Can you return every line of the material below word for word, with the pictures left out?
### Supplied material
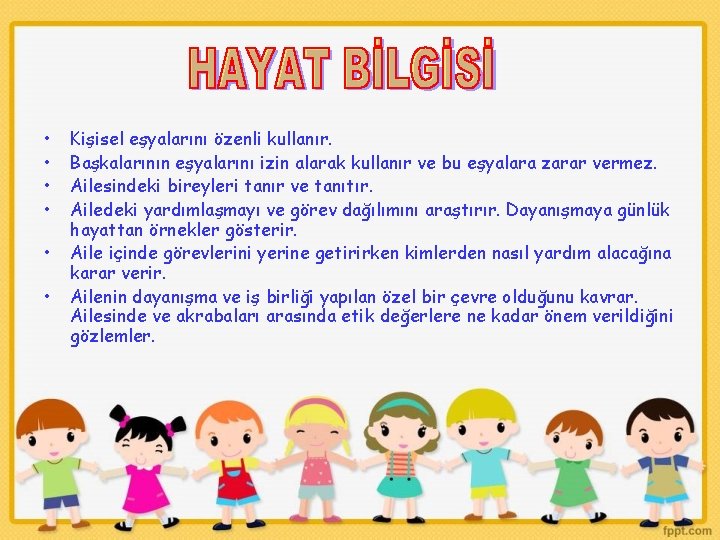 • • • Kişisel eşyalarını özenli kullanır. Başkalarının eşyalarını izin alarak kullanır ve
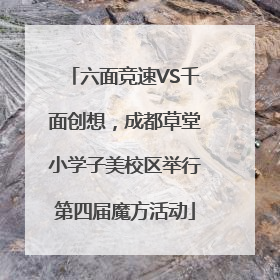 六面竞速VS千面创想，成都草堂小学子美校区举行第四届魔方活动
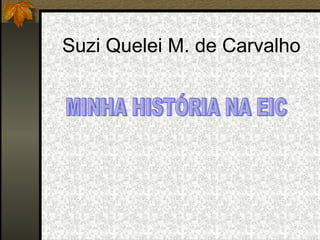 Suzi Quelei M. de Carvalho MINHA HISTÓRIA NA EIC 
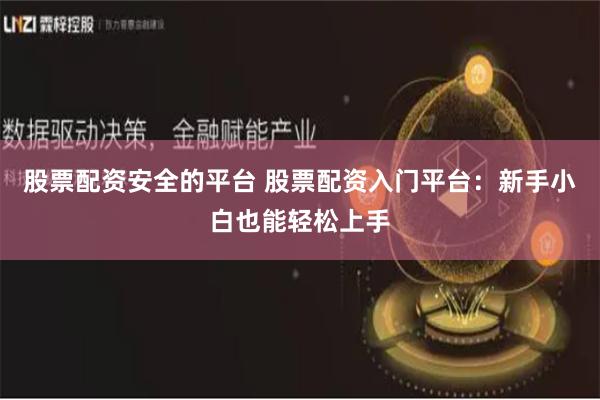 股票配资安全的平台 股票配资入门平台：新手小白也能轻松上手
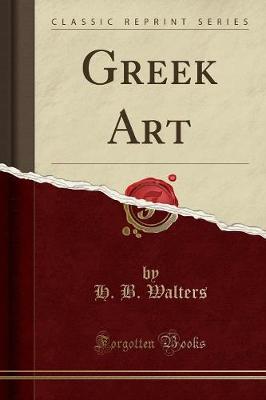 Book cover for Greek Art (Classic Reprint)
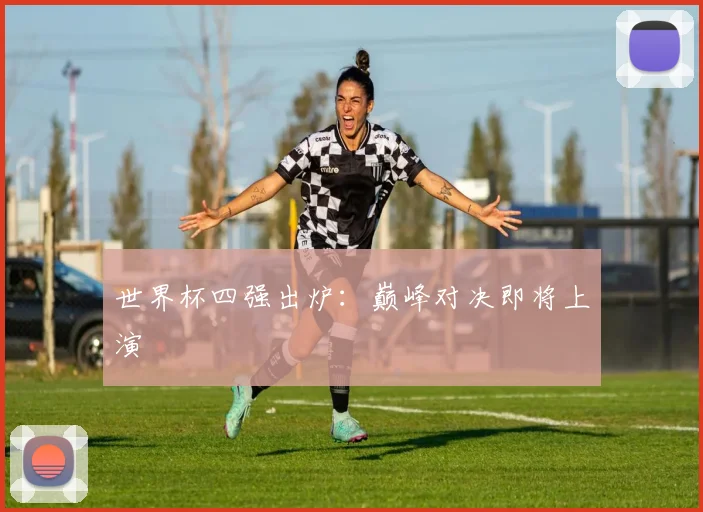 世界杯四强出炉:巅峰对决即将上演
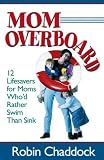 Chaddock, Robin: Mom Overboard Chaddock, Robin: Mom Overboard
######
§ Answer below:
 • • • Kişisel eşyalarını özenli kullanır. Başkalarının eşyalarını izin alarak kullanır ve
 六面竞速VS千面创想，成都草堂小学子美校区举行第四届魔方活动
 Suzi Quelei M. de Carvalho MINHA HISTÓRIA NA EIC 
 股票配资安全的平台 股票配资入门平台：新手小白也能轻松上手
 Book cover for Greek Art (Classic Reprint)
 世界杯四强出炉:巅峰对决即将上演
 Chaddock, Robin: Mom Overboard Chaddock, Robin: Mom Overboard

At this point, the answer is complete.